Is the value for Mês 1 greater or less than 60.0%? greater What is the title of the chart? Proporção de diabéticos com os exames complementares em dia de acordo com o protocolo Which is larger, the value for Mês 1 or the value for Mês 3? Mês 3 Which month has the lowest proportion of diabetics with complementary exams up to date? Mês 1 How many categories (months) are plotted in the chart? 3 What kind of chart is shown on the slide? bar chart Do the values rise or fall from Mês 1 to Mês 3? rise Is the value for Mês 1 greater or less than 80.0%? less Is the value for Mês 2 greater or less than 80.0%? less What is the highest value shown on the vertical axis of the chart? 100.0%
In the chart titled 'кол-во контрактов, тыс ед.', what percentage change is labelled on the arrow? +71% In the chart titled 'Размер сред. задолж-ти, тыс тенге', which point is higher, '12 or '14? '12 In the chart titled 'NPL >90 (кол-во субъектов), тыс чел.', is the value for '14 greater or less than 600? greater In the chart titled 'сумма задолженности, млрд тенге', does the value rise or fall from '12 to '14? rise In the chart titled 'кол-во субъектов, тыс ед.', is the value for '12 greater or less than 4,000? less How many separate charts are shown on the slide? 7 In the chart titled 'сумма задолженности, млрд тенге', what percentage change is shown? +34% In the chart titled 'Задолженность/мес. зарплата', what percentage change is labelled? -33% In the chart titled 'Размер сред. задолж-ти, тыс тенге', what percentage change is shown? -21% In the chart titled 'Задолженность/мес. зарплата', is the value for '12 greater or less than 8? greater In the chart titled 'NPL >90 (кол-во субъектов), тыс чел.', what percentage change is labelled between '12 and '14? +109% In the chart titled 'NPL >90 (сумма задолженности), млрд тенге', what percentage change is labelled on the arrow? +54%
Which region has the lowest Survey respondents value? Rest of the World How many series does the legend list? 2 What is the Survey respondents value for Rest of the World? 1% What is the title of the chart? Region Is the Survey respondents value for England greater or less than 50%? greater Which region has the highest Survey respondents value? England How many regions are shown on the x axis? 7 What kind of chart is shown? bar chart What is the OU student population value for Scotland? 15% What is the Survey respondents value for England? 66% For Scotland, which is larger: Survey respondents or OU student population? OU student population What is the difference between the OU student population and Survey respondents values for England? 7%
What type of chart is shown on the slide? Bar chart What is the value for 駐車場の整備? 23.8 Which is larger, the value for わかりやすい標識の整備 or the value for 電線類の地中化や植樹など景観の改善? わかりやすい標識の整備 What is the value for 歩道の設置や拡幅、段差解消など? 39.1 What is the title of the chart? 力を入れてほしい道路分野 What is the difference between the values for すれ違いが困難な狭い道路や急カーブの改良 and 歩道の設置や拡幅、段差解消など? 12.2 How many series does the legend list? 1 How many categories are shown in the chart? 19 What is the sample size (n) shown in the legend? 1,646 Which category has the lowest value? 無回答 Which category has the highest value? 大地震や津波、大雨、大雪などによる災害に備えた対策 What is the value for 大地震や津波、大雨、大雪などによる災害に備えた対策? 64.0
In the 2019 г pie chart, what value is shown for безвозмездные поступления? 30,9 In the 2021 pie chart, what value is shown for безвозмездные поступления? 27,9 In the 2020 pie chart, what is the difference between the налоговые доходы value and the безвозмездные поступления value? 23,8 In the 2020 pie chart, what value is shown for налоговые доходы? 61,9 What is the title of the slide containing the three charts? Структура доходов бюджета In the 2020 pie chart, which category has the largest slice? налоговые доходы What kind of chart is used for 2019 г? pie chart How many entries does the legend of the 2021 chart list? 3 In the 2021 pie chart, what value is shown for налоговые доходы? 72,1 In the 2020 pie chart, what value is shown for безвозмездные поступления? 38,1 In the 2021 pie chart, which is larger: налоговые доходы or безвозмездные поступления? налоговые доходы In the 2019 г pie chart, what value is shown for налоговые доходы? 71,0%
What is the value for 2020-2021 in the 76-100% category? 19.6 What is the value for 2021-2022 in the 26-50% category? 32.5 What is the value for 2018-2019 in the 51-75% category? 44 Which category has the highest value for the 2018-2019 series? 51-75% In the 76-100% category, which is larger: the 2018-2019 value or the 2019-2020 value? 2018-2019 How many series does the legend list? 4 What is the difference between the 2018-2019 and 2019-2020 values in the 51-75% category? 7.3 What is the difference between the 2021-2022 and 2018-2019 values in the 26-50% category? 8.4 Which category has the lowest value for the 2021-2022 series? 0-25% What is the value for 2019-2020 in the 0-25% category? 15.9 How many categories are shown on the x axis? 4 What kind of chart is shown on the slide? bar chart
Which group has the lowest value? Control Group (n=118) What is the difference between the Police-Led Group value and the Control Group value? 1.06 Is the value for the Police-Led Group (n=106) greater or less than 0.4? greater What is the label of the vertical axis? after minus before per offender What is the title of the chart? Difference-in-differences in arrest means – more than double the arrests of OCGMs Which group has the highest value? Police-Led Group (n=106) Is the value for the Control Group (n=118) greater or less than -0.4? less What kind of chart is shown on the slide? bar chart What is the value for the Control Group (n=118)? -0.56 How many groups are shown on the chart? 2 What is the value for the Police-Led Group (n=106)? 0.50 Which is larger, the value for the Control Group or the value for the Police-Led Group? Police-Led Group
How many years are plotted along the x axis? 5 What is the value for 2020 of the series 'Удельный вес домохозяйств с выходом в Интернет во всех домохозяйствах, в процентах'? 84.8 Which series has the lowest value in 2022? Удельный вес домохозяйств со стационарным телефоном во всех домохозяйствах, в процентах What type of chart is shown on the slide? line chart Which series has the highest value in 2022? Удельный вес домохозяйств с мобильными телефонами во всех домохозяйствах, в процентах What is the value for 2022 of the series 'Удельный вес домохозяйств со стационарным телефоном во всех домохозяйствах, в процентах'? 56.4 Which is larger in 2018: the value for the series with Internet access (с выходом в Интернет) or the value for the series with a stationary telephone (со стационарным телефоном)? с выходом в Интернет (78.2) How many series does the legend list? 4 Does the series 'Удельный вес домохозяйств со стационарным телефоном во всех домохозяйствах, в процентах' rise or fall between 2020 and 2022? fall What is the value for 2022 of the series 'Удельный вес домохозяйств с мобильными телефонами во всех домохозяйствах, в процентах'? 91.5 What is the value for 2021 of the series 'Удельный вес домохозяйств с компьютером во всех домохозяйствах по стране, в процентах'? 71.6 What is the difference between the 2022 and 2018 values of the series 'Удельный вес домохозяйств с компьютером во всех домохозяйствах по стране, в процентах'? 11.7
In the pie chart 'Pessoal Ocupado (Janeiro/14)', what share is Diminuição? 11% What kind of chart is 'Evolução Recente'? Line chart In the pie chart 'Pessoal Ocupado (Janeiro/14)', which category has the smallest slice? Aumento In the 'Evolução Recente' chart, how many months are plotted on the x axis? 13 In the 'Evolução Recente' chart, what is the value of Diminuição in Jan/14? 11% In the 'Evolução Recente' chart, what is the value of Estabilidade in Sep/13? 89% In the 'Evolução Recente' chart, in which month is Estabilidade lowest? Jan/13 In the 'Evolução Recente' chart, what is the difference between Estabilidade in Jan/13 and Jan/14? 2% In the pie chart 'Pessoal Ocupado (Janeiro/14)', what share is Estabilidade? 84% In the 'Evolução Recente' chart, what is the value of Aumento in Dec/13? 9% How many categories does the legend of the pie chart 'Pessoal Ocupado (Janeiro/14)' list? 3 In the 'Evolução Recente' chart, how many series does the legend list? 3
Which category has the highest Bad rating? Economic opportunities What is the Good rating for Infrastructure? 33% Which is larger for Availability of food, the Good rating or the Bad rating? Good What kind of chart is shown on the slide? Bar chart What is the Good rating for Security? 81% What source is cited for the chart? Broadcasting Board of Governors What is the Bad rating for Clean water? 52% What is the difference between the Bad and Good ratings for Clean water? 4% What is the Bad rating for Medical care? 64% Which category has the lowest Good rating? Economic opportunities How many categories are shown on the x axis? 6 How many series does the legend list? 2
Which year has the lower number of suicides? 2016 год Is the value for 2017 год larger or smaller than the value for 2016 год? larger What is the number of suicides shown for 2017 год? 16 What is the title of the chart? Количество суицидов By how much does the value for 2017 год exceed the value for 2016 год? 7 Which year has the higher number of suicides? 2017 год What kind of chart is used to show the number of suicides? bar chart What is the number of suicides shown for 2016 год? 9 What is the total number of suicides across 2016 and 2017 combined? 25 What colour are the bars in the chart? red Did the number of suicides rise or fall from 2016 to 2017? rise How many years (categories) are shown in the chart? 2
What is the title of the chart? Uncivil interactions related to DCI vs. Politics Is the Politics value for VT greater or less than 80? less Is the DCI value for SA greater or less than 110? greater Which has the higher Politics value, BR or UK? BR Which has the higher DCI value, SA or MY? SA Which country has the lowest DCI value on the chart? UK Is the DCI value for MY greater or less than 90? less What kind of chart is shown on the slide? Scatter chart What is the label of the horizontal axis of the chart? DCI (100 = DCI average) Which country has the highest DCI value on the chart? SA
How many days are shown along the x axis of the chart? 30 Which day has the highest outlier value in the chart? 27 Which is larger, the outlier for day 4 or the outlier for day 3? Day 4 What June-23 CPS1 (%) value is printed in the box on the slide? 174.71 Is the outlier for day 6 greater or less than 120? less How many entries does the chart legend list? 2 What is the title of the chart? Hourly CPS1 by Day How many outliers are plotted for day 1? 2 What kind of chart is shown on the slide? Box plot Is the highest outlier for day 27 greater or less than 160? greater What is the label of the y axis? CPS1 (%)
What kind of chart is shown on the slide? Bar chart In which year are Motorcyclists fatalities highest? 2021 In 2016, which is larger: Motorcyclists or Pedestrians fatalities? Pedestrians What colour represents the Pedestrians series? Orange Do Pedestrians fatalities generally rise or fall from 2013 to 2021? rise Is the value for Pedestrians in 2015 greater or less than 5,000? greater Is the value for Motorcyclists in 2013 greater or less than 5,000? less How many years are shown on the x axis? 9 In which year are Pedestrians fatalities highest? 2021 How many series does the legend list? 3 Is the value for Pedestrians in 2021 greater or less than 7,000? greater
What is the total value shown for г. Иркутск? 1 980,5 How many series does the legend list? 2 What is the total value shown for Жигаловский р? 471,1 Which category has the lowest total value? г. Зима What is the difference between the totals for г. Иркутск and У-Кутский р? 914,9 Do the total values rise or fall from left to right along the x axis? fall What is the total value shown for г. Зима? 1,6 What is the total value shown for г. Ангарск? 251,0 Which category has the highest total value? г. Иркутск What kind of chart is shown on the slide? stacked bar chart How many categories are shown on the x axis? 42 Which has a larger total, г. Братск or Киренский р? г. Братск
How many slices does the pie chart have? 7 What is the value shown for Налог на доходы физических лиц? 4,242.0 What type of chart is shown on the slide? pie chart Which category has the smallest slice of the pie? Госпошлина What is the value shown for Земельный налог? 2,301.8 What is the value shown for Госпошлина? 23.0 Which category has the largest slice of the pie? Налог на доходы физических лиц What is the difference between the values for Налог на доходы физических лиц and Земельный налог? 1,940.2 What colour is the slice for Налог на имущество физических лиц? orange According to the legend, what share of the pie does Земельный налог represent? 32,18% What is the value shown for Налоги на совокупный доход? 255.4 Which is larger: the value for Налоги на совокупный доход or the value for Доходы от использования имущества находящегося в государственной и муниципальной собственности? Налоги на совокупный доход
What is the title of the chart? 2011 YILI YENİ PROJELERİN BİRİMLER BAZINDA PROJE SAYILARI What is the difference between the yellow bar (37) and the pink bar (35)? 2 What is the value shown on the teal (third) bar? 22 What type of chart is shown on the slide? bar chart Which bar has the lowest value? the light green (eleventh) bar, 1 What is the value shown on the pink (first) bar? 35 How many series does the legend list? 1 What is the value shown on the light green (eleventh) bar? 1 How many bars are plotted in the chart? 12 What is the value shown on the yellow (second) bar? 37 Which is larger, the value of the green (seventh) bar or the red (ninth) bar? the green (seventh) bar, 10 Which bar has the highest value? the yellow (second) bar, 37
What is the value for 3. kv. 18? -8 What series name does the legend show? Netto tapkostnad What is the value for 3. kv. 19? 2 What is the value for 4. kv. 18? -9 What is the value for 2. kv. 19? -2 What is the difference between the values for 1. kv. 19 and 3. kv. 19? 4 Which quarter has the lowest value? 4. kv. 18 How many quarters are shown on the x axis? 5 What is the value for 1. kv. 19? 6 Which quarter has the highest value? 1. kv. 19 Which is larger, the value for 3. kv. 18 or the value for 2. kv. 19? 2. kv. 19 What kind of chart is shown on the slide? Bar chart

========

* _Problem requirements_
Can you reproduce, word for word, everything from the first of the entries down to the line containing "In the chart titled 'кол-во контрактов, тыс", with both ends included?

* _Your solution_
Is the value for Mês 1 greater or less than 60.0%? greater What is the title of the chart? Proporção de diabéticos com os exames complementares em dia de acordo com o protocolo Which is larger, the value for Mês 1 or the value for Mês 3? Mês 3 Which month has the lowest proportion of diabetics with complementary exams up to date? Mês 1 How many categories (months) are plotted in the chart? 3 What kind of chart is shown on the slide? bar chart Do the values rise or fall from Mês 1 to Mês 3? rise Is the value for Mês 1 greater or less than 80.0%? less Is the value for Mês 2 greater or less than 80.0%? less What is the highest value shown on the vertical axis of the chart? 100.0%
In the chart titled 'кол-во контрактов, тыс ед.', what percentage change is labelled on the arrow? +71% In the chart titled 'Размер сред. задолж-ти, тыс тенге', which point is higher, '12 or '14? '12 In the chart titled 'NPL >90 (кол-во субъектов), тыс чел.', is the value for '14 greater or less than 600? greater In the chart titled 'сумма задолженности, млрд тенге', does the value rise or fall from '12 to '14? rise In the chart titled 'кол-во субъектов, тыс ед.', is the value for '12 greater or less than 4,000? less How many separate charts are shown on the slide? 7 In the chart titled 'сумма задолженности, млрд тенге', what percentage change is shown? +34% In the chart titled 'Задолженность/мес. зарплата', what percentage change is labelled? -33% In the chart titled 'Размер сред. задолж-ти, тыс тенге', what percentage change is shown? -21% In the chart titled 'Задолженность/мес. зарплата', is the value for '12 greater or less than 8? greater In the chart titled 'NPL >90 (кол-во субъектов), тыс чел.', what percentage change is labelled between '12 and '14? +109% In the chart titled 'NPL >90 (сумма задолженности), млрд тенге', what percentage change is labelled on the arrow? +54%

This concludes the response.